### What is being asked
Each entry should be set down again verbatim, with the images omitted.

### Given information
____

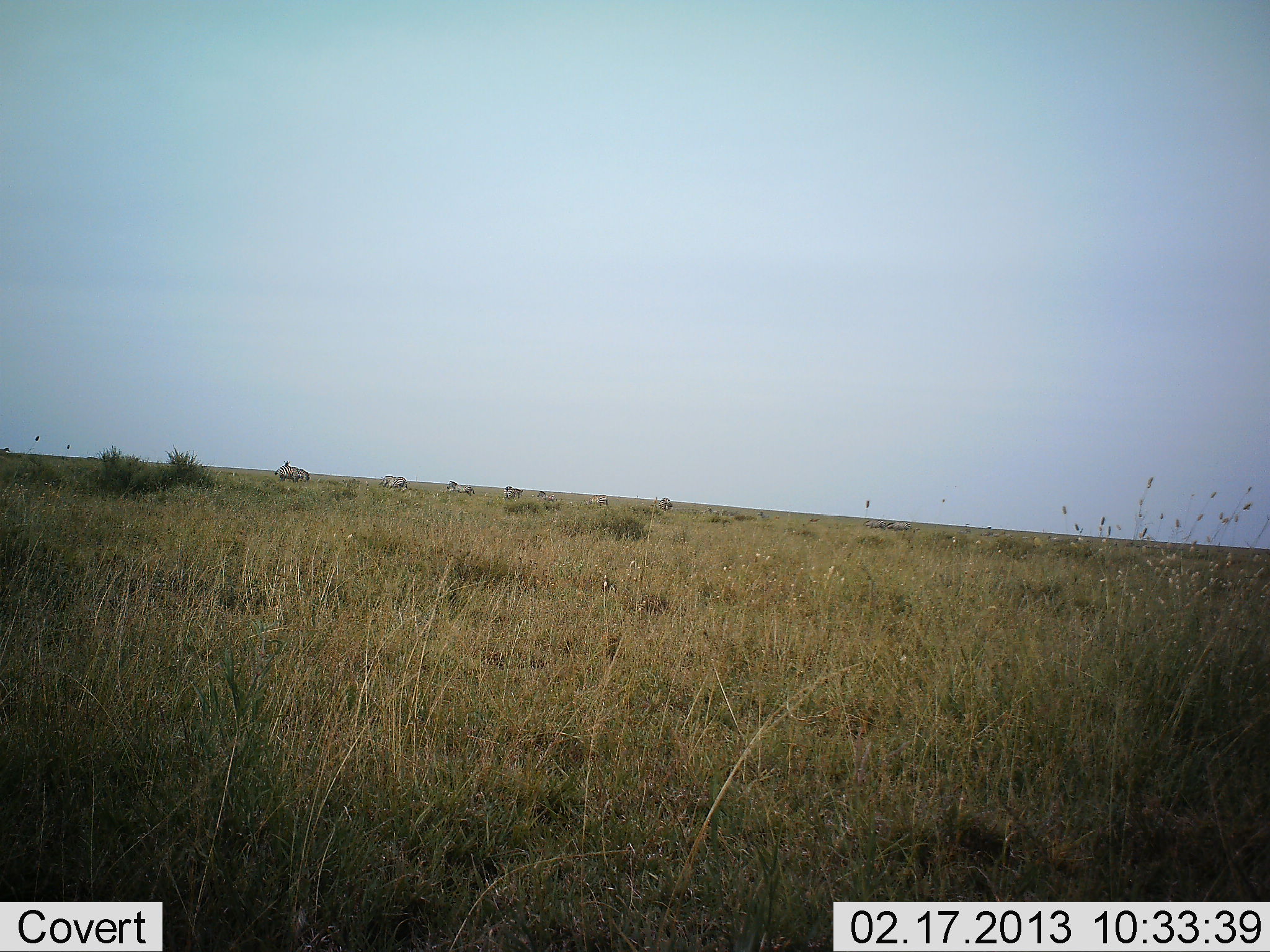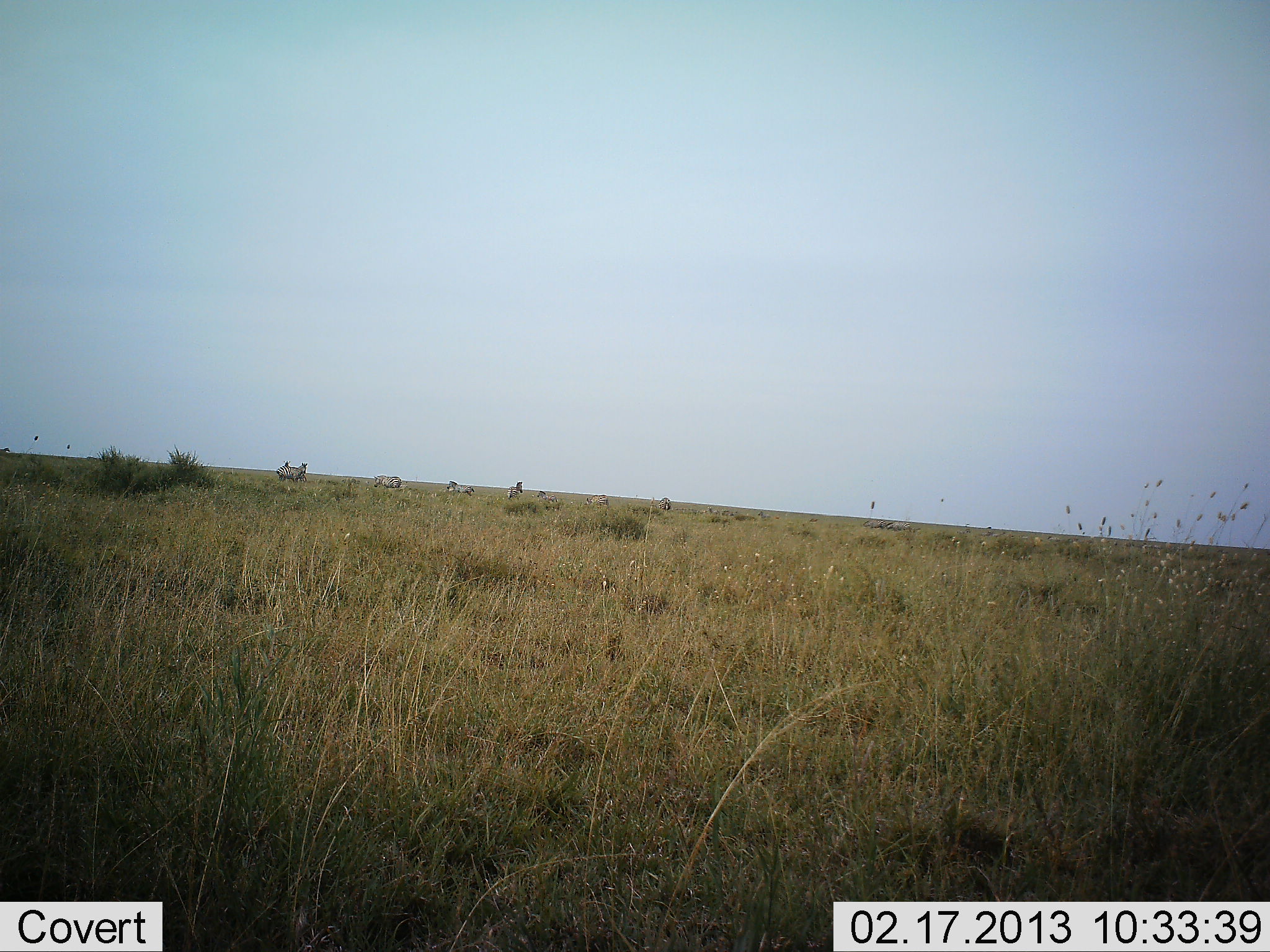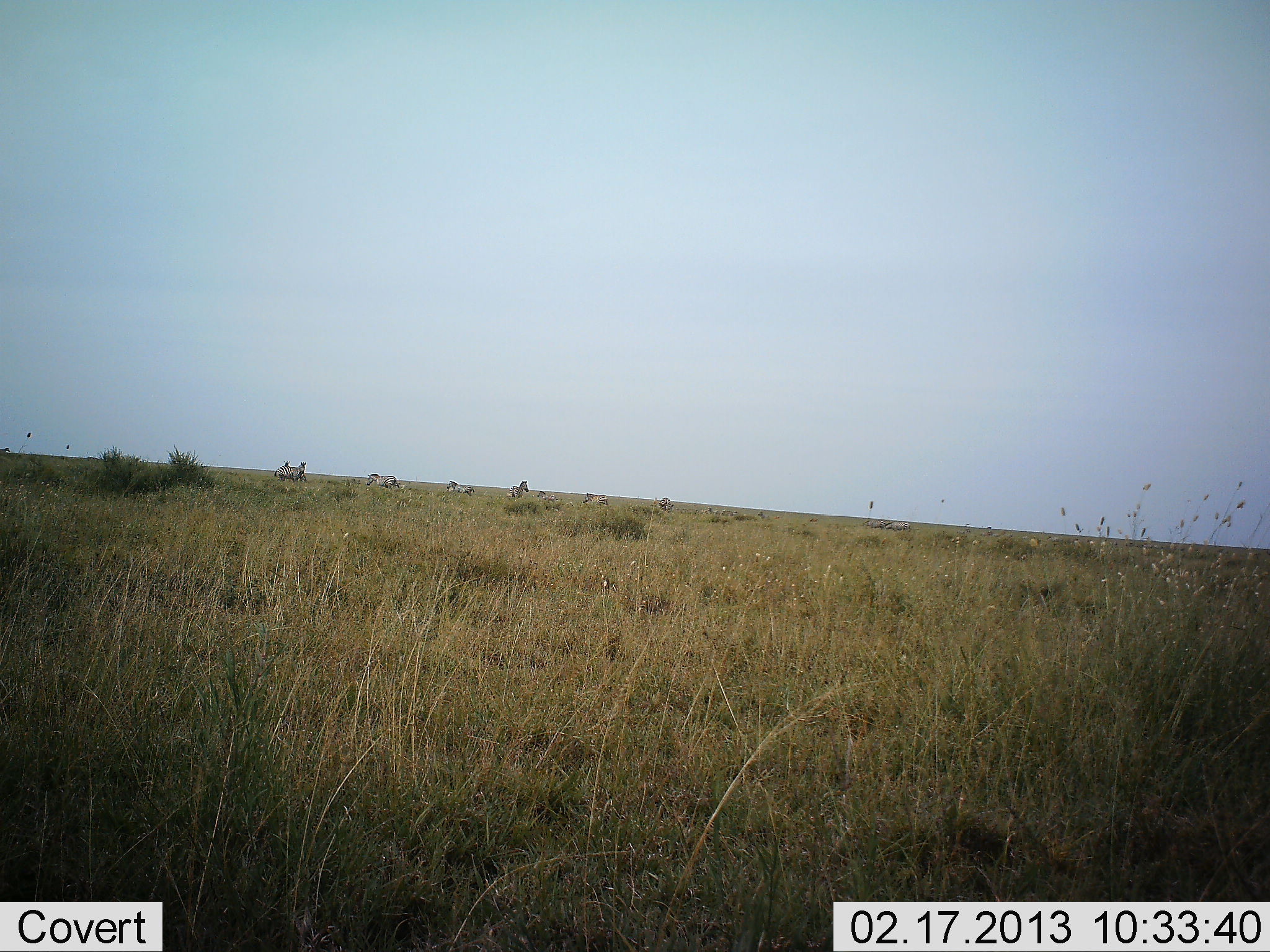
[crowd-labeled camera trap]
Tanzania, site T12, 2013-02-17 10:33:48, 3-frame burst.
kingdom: Animalia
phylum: Chordata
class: Mammalia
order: Perissodactyla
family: Equidae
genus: Equus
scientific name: Equus quagga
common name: plains zebra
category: zebra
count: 7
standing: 50%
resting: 0%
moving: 14%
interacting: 0%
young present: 0%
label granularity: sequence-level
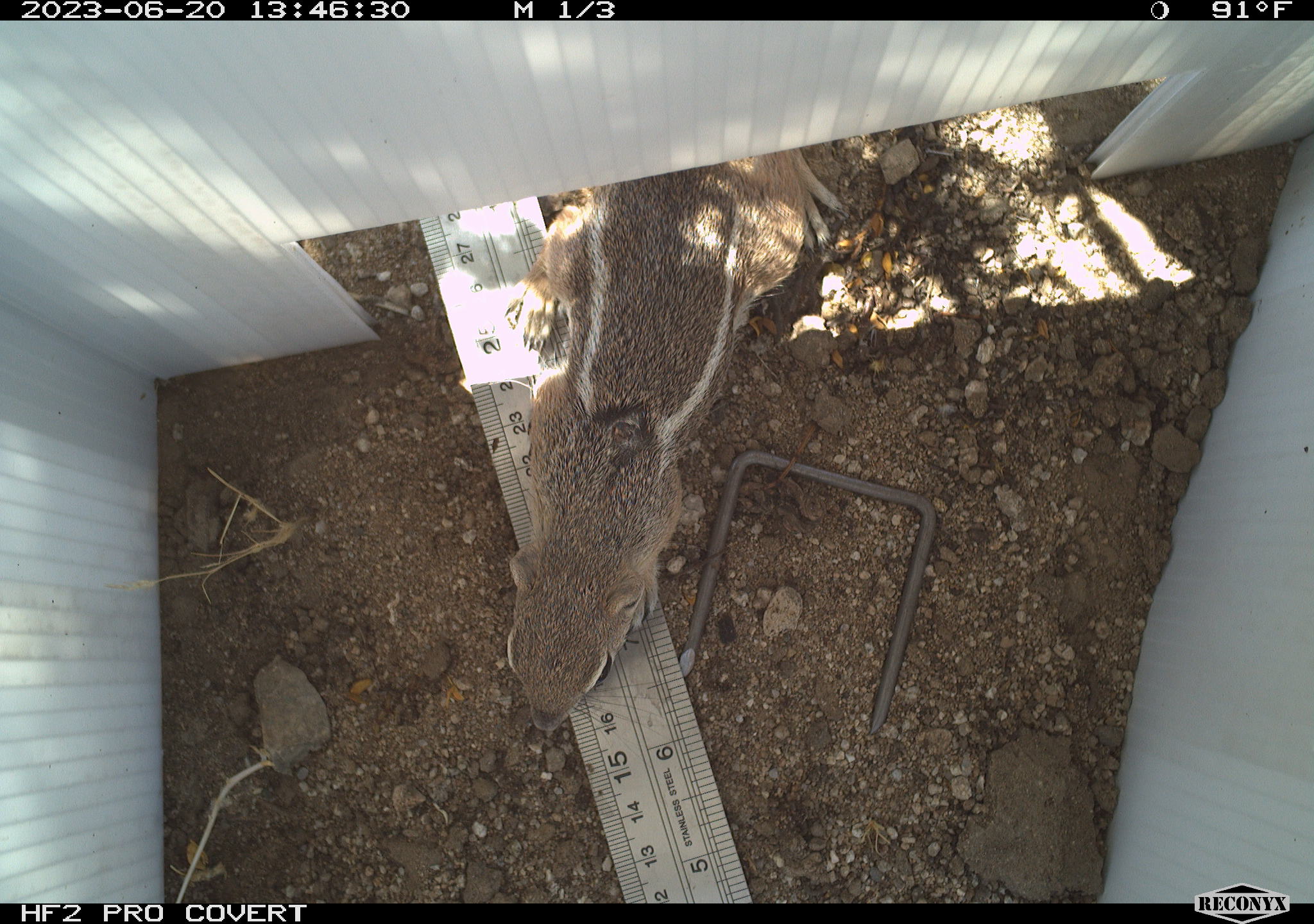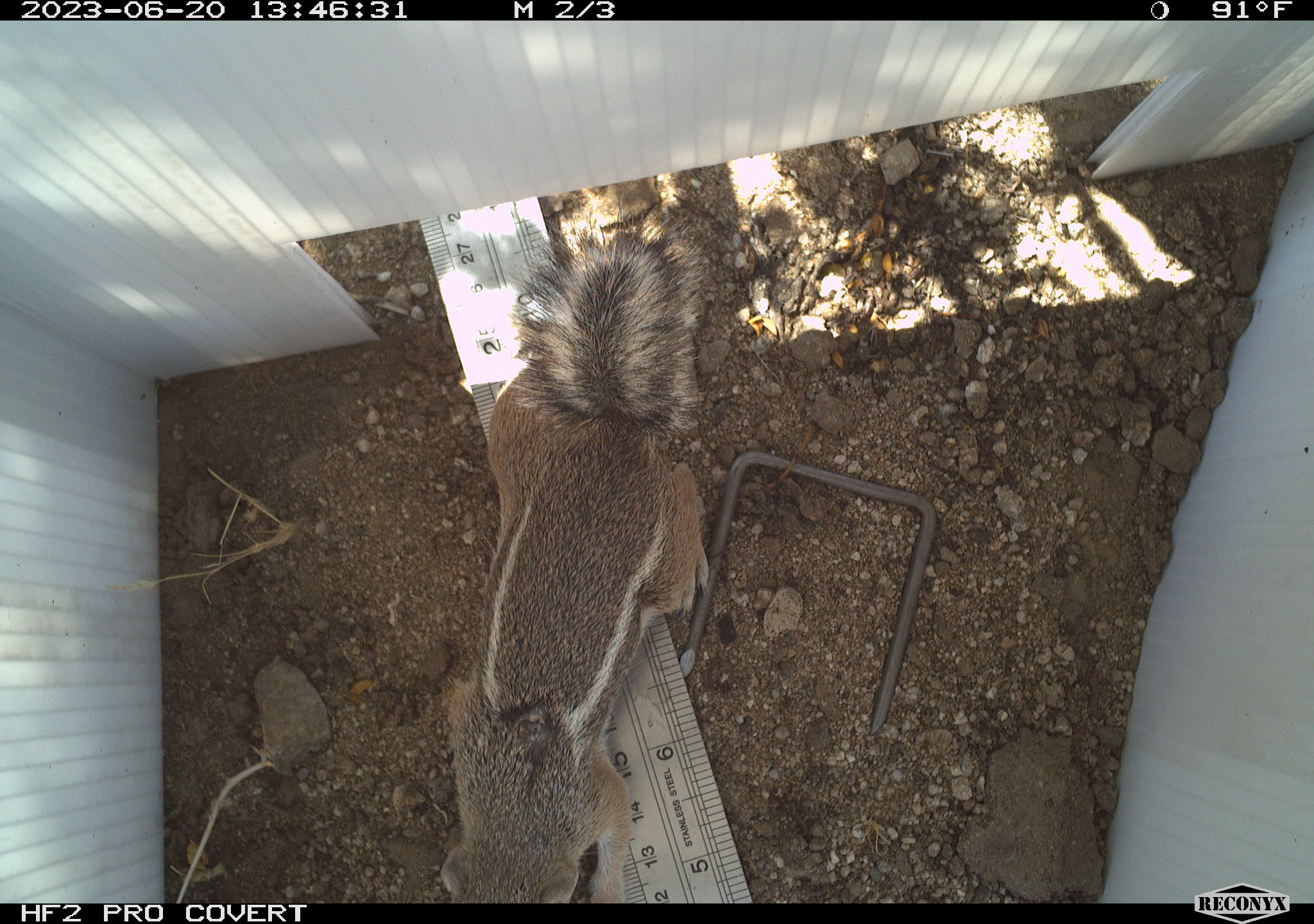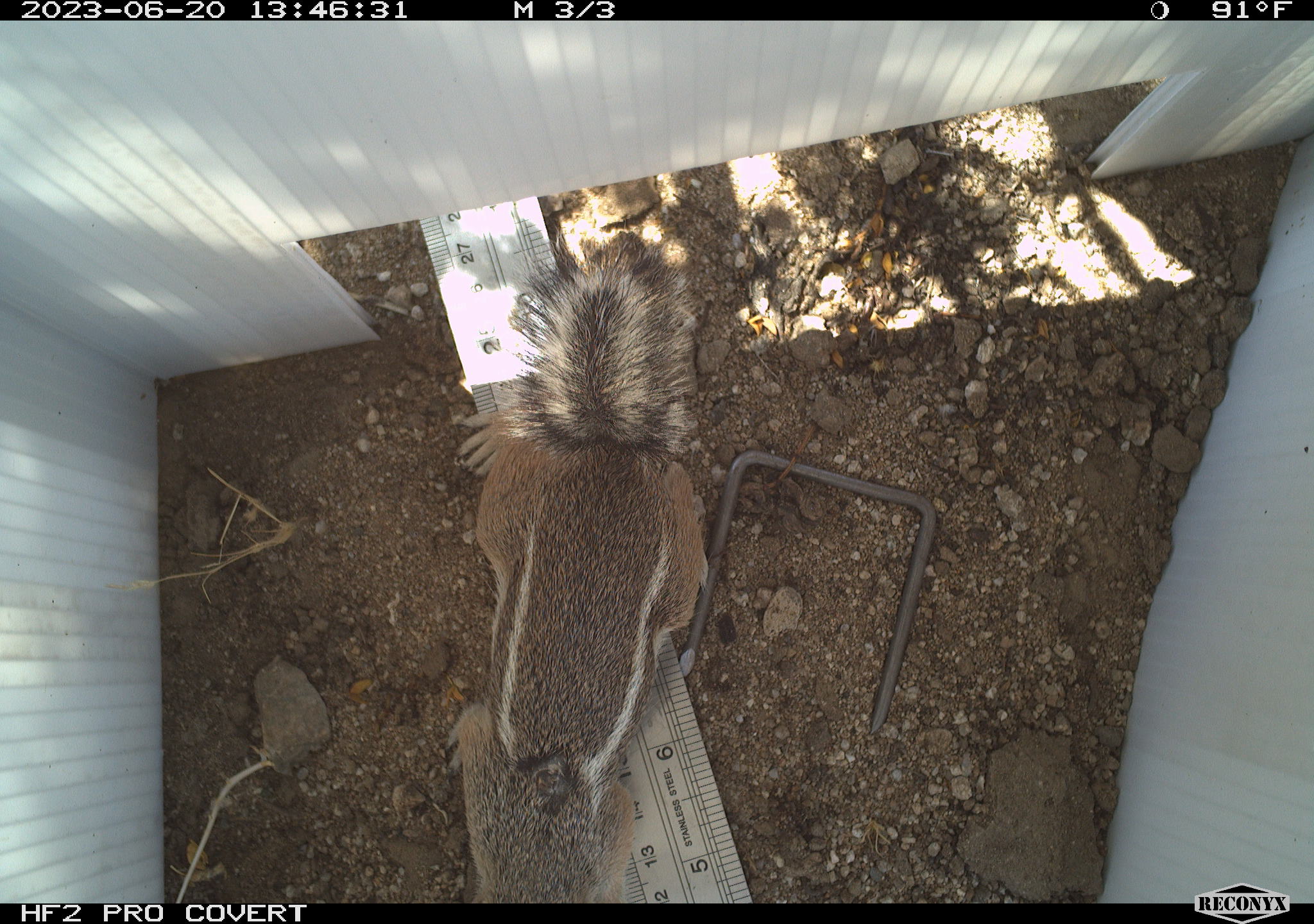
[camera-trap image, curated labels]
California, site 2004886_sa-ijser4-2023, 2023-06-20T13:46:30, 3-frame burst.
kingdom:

____

### Task output
[crowd-labeled camera trap]
Tanzania, site T12, 2013-02-17 10:33:48, 3-frame burst.
kingdom: Animalia
phylum: Chordata
class: Mammalia
order: Perissodactyla
family: Equidae
genus: Equus
scientific name: Equus quagga
common name: plains zebra
category: zebra
count: 7
standing: 50%
resting: 0%
moving: 14%
interacting: 0%
young present: 0%
label granularity: sequence-level
[camera-trap image, curated labels]
California, site 2004886_sa-ijser4-2023, 2023-06-20T13:46:30, 3-frame burst.
kingdom:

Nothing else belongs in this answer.